Meacham also praises the flexible and intense nature of CentreTerm, the three-week January term, for giving pre-med students opportunities to improve their resume and experience.

“I’ve seen several Centre students use CentreTerm to shadow physicians and develop internships that involve clinical exposure or research,” she says. “It’s unique to Centre.”

Meacham’s advice differs from student to student, but overall, she urges all medical school applicants to “be memorable.”

“Everyone who applies to medical school is going to be very similar to you in many ways,” she explains. “You should try to identify something about yourself that is unique and will stand out.”

A particularly memorable student is Lauren Fall ’14, whose major in French is something that differentiates her from the pack of science majors who normally apply to medical school.

Fall echoes Joseph’s feelings about the valuable opportunity to get inside the mind of a medical school interviewer.

“Dr.
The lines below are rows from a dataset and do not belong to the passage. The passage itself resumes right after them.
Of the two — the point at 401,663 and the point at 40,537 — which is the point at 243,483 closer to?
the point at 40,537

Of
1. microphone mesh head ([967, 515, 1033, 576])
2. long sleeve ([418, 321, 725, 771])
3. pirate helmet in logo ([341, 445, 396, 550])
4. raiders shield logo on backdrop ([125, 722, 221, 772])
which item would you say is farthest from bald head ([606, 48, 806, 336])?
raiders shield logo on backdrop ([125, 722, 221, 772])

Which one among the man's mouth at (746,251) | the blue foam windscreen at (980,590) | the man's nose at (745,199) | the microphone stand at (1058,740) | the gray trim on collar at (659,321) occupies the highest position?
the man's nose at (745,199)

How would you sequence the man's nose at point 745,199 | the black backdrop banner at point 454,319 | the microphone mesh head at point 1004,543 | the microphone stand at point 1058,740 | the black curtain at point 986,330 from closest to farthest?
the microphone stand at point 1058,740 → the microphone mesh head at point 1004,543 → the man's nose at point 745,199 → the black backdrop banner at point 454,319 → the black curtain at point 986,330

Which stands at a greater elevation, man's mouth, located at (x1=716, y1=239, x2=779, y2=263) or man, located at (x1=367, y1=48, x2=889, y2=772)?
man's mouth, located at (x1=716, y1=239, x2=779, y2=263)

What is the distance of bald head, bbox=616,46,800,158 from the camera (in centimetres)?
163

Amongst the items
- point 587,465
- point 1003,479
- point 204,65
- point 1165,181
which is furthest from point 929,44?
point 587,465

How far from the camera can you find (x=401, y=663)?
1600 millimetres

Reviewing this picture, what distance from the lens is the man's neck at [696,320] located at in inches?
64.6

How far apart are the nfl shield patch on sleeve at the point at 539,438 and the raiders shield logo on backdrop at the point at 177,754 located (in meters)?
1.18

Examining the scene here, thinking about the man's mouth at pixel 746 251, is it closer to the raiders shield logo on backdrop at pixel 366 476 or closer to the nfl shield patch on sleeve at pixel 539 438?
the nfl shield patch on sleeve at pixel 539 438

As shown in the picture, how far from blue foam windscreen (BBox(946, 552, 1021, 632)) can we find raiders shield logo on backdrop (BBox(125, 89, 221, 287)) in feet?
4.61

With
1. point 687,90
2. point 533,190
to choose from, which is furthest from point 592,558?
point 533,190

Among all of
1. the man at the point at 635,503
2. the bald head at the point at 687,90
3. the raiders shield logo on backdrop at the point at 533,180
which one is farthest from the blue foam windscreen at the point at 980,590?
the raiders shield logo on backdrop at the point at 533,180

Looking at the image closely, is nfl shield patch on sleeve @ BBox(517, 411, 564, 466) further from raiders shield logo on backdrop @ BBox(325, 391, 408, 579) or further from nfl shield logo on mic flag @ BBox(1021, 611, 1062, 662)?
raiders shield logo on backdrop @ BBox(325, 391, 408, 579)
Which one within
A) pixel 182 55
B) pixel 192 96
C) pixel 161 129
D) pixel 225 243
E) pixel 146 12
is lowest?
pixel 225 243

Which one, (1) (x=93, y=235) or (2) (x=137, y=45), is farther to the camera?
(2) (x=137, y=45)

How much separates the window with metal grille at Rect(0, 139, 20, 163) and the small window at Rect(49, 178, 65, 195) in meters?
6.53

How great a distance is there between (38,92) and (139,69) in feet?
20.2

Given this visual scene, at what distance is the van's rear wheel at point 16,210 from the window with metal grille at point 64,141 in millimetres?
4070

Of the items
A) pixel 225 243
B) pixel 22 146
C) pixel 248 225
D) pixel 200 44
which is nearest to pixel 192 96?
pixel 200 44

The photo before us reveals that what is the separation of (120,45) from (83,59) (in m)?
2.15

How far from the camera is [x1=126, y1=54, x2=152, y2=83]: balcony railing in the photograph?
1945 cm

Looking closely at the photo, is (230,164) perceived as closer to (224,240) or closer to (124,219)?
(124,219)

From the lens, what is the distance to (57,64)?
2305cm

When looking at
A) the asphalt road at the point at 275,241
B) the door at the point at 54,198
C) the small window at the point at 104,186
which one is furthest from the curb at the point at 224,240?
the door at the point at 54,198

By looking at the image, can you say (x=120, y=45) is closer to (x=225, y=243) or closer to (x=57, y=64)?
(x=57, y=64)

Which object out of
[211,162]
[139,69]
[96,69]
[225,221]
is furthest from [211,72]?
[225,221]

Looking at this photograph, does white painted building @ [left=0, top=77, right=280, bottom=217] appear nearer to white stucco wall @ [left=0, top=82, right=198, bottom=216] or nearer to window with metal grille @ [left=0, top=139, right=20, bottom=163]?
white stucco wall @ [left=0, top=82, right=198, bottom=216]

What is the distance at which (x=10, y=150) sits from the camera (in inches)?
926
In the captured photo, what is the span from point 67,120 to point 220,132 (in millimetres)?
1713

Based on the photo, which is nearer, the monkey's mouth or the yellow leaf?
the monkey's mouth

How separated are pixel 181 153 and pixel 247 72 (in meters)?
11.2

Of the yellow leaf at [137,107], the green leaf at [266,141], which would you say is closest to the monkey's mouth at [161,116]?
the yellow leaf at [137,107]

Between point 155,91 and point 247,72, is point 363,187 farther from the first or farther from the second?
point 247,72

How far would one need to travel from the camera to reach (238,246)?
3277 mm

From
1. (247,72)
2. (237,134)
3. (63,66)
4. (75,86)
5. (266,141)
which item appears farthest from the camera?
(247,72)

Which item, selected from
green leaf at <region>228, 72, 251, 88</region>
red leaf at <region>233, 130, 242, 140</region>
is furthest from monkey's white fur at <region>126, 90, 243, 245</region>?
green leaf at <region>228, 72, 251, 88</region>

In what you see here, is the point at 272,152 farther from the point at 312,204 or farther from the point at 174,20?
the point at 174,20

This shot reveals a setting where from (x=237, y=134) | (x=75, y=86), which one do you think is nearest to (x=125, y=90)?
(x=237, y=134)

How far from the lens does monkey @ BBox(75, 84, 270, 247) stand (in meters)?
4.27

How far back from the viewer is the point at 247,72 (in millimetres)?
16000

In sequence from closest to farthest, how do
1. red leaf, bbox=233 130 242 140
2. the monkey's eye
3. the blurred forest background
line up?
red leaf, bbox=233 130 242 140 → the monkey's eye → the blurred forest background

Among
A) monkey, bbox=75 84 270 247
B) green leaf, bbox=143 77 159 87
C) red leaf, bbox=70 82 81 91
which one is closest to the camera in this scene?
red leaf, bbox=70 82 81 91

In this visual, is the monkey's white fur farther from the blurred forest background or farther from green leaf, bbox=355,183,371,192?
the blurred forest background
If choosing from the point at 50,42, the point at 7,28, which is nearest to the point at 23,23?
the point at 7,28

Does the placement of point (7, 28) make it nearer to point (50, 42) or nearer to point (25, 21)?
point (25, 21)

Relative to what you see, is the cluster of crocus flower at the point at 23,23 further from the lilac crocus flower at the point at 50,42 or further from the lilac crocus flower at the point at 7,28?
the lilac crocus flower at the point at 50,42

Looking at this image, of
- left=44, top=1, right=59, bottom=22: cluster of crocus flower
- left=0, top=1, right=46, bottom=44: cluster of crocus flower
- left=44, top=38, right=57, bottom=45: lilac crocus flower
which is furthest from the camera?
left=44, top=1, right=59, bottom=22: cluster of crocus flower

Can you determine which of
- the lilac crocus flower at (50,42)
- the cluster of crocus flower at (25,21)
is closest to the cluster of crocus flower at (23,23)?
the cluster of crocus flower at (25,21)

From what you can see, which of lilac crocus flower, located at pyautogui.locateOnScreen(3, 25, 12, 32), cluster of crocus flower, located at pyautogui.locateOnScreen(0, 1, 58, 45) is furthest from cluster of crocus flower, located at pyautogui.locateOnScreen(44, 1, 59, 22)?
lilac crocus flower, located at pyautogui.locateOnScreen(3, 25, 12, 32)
Meacham helped me to better articulate the goals that I have for my medical career,” she explains. “The most helpful advice that she gave me was to have several pointed questions in mind to ask the interviewer at the end of the interview; these questions show a candidate’s true interest in the medical school.”

Like Joseph, Fall also tried out her new-and-improved skills at a recent medical school interview.

“I felt much more comfortable than I would have had I not practiced one already,” she says. “I’m very thankful for Dr. Meacham’s help, and I am truly confident that she has dramatically impacted my future through the generous donation of her time.”

Professor of Chemistry and Chief Health Professions Advisor Joe Workman, who has worked with Meacham to coordinate these practice sessions, cannot say enough about what a unique resource this dedicated Centre parent and friend of the College offers to Centre students.

“It is invaluable for our students to have a practice interview with someone who doesn’t know them and who is part of the admissions process,” he explains. “I know our students are grateful for the time Dr. Meacham has taken with each of them and her honest assessment of their qualifications for medical school.”